A total eclipse is many stories all at once: it’s what’s happening overhead, which is what everyone sees. But it’s also the individual experience each of us has along the way - the one that’s happening around us on the ground before, during and after totality.
For young kids, it might be as cool as seeing the crescent of the sun near totality, projected through leaves on a tree or the holes of a colander. Anything with holes will work, even a Ritz cracker. For older kids, it can be a deeper science lesson about how the orbits of the Earth and the Moon create an eclipse. For anyone who’s traveling to see the big moment, it’s all the tales of a road trip. For my family, the story we still tell about the 2017 eclipse started a couple of hours before totality.
Eli: “There was a little diner where we had lunch.”
Ari: “We’re making small talk with the locals and everybody was so impressed that there was like a whole crowd there for the eclipse.”
Eli: “The people were nice and then as we were walking out…”
Ari: “And on the way out, heading out from lunch, this old guy -”
Eli: “Actually I can’t remember if he was old, but he was a nice guy, and he walked out and said…”
Ari: “...he said y’all have yourselves a good eeee-clipse”
Eli: “Y’all have yourselves a good eeee-clipse”
Ari: “And it just, it made the day.”
Whatever your family’s eeee-clipse - or rather, eclipse - story turns out to be, young eclipse viewers will have more opportunities to make these memories than our generation did.

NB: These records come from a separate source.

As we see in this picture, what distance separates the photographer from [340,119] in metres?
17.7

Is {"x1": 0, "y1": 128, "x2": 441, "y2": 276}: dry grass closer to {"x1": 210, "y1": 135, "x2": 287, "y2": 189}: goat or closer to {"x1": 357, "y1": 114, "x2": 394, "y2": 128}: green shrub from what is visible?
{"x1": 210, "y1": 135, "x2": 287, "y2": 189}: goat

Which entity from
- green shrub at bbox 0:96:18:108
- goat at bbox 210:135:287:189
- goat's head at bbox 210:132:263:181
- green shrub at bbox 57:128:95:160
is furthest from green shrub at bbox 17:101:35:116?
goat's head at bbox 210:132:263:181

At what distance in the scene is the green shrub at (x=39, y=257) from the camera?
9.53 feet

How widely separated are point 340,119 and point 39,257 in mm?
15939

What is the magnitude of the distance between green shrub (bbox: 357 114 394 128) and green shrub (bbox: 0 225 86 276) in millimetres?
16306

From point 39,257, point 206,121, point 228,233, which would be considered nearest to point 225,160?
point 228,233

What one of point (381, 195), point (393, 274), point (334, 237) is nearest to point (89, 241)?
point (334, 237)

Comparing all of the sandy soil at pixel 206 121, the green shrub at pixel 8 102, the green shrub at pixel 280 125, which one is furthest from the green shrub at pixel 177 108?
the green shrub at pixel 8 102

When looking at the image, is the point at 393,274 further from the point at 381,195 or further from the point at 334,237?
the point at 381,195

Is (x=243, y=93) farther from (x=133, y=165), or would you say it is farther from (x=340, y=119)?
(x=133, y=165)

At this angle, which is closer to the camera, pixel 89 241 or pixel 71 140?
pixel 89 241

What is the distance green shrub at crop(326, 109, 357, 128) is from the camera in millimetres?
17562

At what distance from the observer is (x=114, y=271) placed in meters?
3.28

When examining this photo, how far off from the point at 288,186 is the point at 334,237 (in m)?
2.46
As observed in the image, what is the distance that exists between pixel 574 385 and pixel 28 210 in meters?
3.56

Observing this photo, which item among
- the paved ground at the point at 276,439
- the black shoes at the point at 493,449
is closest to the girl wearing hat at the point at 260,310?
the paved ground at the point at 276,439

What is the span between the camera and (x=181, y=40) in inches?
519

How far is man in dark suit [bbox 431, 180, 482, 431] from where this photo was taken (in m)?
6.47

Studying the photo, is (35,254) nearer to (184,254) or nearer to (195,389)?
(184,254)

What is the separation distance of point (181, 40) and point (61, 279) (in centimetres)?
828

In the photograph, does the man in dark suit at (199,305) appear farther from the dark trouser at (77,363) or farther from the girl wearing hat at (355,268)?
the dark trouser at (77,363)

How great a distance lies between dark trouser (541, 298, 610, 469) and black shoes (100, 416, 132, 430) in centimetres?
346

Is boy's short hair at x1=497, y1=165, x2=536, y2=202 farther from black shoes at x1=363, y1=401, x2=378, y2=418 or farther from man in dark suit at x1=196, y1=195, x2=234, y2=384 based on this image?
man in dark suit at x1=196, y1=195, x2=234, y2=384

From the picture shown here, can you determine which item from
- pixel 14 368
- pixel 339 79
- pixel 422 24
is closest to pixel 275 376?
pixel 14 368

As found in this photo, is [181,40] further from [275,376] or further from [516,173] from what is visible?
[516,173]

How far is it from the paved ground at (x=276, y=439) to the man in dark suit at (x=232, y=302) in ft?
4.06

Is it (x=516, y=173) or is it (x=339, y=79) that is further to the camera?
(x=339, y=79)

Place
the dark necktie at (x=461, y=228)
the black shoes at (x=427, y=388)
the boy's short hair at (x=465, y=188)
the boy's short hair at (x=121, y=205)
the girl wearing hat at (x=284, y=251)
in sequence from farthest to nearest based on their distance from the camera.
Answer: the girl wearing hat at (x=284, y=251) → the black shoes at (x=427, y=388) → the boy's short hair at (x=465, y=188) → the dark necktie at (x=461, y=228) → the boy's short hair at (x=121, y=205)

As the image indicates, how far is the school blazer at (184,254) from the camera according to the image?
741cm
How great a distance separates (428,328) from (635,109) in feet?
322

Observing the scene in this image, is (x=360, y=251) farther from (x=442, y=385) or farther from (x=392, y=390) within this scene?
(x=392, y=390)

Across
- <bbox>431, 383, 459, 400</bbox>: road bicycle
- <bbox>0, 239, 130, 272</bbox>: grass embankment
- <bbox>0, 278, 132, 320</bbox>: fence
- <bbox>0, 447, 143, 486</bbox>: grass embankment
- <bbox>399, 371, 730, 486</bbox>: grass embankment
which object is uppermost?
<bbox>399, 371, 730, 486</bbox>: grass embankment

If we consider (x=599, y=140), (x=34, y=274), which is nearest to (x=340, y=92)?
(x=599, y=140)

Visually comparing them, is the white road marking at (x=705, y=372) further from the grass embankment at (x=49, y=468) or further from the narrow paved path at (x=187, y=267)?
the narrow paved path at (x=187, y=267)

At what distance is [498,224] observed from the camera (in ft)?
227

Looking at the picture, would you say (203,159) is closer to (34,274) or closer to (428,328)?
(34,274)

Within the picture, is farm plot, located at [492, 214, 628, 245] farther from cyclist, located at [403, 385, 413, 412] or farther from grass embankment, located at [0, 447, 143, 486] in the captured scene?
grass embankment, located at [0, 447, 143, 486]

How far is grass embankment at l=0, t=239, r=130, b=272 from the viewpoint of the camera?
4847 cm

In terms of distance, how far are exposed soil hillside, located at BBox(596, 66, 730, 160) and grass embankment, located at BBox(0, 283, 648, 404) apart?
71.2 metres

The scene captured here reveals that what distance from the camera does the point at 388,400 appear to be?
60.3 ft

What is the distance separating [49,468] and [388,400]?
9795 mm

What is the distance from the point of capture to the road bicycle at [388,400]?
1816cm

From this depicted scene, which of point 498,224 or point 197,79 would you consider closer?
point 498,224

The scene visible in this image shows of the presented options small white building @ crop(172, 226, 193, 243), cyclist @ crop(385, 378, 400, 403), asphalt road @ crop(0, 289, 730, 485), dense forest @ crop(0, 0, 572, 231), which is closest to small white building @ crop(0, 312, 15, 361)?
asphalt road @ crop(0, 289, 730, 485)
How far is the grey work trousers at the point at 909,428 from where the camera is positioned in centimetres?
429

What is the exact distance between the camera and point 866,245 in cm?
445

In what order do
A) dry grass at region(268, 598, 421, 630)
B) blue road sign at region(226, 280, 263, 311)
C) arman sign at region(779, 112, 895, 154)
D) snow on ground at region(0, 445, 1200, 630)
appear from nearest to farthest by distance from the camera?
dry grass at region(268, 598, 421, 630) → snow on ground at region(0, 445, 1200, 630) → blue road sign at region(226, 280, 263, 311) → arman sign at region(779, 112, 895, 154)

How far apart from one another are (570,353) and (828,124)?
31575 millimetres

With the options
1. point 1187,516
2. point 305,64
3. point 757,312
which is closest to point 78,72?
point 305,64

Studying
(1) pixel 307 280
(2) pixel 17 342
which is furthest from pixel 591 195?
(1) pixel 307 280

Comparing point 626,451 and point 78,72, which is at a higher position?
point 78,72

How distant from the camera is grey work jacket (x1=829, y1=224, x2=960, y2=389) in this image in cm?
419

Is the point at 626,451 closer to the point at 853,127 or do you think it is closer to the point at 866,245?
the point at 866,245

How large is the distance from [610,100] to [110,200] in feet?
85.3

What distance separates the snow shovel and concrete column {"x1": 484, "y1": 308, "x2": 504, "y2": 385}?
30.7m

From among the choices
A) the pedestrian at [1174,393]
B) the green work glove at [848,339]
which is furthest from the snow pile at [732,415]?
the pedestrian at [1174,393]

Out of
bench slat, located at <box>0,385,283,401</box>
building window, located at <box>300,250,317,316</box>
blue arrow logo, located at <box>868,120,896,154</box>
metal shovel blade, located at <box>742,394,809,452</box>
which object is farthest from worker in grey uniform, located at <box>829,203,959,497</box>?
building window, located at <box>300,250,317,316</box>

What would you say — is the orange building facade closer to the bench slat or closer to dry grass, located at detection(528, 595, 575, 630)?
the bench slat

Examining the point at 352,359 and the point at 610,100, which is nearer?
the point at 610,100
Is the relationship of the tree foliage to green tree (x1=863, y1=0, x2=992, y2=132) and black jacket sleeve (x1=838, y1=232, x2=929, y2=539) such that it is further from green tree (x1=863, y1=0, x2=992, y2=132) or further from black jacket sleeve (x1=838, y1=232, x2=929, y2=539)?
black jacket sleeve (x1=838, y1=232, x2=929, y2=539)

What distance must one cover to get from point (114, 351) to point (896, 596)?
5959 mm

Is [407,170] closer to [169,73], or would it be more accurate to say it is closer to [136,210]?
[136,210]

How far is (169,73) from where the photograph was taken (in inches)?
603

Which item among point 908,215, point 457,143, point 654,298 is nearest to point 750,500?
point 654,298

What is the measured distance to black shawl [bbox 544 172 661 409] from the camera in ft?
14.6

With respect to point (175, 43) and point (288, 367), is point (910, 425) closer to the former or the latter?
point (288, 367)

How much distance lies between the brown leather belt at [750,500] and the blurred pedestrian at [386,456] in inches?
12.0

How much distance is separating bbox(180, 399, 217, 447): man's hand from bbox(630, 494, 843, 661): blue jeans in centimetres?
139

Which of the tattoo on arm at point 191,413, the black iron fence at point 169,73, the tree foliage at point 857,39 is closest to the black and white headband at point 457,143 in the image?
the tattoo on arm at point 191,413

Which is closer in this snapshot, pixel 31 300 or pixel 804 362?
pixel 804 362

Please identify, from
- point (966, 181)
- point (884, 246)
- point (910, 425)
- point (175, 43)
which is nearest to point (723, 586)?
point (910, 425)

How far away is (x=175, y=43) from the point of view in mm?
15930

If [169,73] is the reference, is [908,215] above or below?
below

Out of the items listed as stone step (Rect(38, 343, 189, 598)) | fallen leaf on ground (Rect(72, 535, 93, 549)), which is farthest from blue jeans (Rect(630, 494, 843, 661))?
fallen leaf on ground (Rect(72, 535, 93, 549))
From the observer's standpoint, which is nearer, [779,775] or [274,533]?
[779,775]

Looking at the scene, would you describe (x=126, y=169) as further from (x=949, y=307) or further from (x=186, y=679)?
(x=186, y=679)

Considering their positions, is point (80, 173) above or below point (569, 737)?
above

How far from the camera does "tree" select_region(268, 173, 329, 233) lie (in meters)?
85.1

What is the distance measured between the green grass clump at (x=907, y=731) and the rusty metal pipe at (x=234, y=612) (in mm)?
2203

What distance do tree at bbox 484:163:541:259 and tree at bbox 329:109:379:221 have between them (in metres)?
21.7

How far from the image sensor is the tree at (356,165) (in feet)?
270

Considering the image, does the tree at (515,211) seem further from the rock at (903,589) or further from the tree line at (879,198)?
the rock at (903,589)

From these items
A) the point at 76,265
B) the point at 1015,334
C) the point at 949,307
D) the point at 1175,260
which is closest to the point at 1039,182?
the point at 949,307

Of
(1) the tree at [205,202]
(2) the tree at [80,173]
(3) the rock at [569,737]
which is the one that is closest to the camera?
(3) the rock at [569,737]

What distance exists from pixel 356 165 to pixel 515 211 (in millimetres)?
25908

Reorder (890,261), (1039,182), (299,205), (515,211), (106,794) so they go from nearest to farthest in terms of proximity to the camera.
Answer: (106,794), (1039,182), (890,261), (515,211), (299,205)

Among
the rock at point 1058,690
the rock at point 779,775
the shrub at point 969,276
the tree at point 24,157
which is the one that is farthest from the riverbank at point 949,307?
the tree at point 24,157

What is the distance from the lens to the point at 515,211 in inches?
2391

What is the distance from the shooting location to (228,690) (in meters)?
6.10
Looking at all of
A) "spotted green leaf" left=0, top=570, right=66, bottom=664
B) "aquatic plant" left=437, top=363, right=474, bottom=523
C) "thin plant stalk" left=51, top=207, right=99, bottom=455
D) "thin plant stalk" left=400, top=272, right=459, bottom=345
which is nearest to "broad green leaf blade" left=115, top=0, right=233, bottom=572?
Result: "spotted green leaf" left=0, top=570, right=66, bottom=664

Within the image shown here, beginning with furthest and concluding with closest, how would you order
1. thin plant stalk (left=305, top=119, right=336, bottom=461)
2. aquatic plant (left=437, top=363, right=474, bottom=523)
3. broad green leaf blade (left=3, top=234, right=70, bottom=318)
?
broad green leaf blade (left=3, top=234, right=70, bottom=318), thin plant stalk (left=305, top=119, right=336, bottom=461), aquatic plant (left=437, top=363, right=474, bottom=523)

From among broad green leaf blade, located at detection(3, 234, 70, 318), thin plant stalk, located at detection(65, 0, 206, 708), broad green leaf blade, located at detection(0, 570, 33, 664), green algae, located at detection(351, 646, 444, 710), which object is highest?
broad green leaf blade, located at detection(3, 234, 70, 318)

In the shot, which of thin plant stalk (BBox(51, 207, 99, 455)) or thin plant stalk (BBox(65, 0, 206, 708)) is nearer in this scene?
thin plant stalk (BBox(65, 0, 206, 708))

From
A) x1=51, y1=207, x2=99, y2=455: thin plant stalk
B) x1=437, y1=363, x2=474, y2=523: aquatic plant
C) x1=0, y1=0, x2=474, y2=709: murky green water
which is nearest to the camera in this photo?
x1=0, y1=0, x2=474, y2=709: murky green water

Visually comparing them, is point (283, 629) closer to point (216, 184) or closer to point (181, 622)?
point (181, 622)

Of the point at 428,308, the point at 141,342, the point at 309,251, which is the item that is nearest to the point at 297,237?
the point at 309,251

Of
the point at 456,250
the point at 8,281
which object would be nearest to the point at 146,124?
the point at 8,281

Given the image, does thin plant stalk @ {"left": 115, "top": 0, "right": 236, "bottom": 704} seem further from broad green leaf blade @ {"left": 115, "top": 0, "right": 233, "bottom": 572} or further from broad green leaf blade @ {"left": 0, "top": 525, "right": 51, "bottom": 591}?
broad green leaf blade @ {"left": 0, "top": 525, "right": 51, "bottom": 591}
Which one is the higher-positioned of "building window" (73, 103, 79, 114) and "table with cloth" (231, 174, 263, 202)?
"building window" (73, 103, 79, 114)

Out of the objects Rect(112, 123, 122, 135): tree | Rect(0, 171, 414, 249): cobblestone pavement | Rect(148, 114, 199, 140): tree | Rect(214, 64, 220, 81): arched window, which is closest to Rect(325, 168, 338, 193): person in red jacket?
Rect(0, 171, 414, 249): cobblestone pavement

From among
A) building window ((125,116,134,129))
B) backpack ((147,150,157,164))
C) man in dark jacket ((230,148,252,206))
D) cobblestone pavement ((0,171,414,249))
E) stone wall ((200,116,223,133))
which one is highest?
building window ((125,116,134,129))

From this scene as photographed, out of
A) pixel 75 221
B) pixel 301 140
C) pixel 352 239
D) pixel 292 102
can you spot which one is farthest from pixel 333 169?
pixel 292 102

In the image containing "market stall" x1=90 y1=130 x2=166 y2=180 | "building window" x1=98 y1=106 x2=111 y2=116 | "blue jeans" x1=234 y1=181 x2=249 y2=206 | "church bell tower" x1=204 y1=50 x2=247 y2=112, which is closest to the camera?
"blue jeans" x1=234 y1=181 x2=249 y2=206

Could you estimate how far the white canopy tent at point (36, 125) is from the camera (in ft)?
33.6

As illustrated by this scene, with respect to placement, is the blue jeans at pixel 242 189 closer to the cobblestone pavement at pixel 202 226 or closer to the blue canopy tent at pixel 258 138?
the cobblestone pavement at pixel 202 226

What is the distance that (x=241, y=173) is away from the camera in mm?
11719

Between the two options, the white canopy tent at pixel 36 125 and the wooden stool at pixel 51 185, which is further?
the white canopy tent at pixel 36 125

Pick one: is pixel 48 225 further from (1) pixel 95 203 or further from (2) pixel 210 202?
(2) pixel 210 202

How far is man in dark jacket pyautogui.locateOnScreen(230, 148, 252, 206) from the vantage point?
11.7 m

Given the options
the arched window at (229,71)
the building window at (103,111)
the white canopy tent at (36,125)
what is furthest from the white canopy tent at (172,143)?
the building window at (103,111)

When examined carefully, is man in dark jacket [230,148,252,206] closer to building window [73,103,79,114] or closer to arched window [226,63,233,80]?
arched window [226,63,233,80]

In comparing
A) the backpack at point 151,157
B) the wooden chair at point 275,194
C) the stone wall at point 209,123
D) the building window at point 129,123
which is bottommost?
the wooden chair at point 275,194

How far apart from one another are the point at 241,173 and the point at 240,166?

That 2017 eclipse was the first time totality hit North America since 1979. But three total solar eclipses will cross the continent in the 2040s and 2050s, and then there’s another cycle 20 years after that. If your kids get hooked on the experience now, this won’t need to be a once in a lifetime event for them. And you can start right now making sure they have memories to preserve for future eclipses.
“I think it will be cool to see the eclipse in New York City in 2079,” Eli says.
They’ll be in their seventies for that one, and I’ll be long gone - but I think of my kids, and yours too, as a sort of living time capsule. They’ll be telling their families about totality in Rochester when they were kids - and about the “good eeeee-clipse” that started it all for them before that.